A huge part of the game-within-the-game of horseracing is imposts -- the amount of weight a horse carries, including jockey, saddle and lead weights. Short version: horses with winning records and big reputations were assigned higher weights than less successful horses. The difference could be 30 pounds or more -- an astonishing  handicap where every extra pound of weight can translate to a horse length over the course of a race.

This would be the equivalent of boxers from different weight classes being forced to fight each other, or one team of baseball players being allowed to use corked bats and greased balls, or weaker golf players getting to use the closer tees. Reading the book, it was astonishing to me that any sport can allow such an obvious and meaningful disadvantage to be pinned to its best athletes.

As described in the novel, owners and trainers spent a huge portion of their time strategizing how to get their horses assigned lower imposts. Howard and Smith on several occasions scratched Seabiscuit from races at the last minute because they felt the high weight assigned would either doom his chances of a win, or risk an injury.

At first I was puzzled by the notion of such an important aspect of the strategy of horseracing being left out. But what it comes down to is not wanting Team Seabiscuit to look like a bunch of whiners. Sports heroes are not allowed, at least in the movies, to complain about the advantages enjoyed by their opponents.

On a similar note, in reality Seabiscuit was not a "mudder" -- a horse adept at running well in wet track conditions. Indeed, he was quite poor at it. Hillenbrand notes again and again in her book that it was Seabiscuit's Achilles heel: his only real weakness as a racehorse. Smith and Howard scratched the Biscuit from plenty of races they deemed too wet, raising the ire of the press and the paying public.

The War of the Biscuit

Which brings us to the big showdown between Seabiscuit and War Admiral, the dramatic peak of the film. Here, Ross plays quite fast and loose with the facts in order to build up the cinematic showdown.

He accurately shows Howard trying everything to set up a match race between the Admiral, the best horse in the East, and Seabiscuit, who ruled the West. What the movie doesn't depict is that there actually was a race set between the two, with all the parties agreed -- but Seabiscuit was scratched due to an injury. Then there were other, regular races with a full field that included both champions, but weather or injuries led to one horse or the other scratching.

Not too hard to figure out the reasoning here -- the bumpy reality giving way to the smooth-building dramatic tension in the movie version.

The film also does a lot to build up the physical dominance of War Admiral: he was taller than the relatively small Seabiscuit, was beautiful to look at compared to the Biscuit's mottled "cow pony" looks, and had the regal bearing of a high-bred champion. Smith goes so far as to call Admiral "a monster" when scouting him before their race.

Reality check: though shorter, Seabiscuit was more muscular, possessed a wider chest and in fact outweighed the Admiral substantially.

Another thing "Seabiscuit" fails to mentioned: the two horses were closely related. In fact, though he was a couple years older Seabiscuit was War Admiral's nephew. They were both descended from the great Man O' War -- War Admiral directly, while the Biscuit was his grandson. They also shared some of their forebearer's personality traits, including stubbornness and a streak of rebelliousness.

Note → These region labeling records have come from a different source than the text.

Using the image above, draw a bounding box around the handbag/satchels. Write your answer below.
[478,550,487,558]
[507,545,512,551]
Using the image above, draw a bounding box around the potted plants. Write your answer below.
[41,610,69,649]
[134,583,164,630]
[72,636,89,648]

So why paper over the horses' similarities? Easy -- when you're making somebody out to the be the Bad Guy, you want him to be seen as The Other: strange, frightening, exotic and threatening.

I should mention that after examining all these variances with the book, I still greatly admire "Seabiscuit" the movie. Though some of Ross' changes might seem like egregious affronts to the historical record, filmmaking sometimes is about changing around the facts to leave the "inner" truth  unobscured by pesky realities.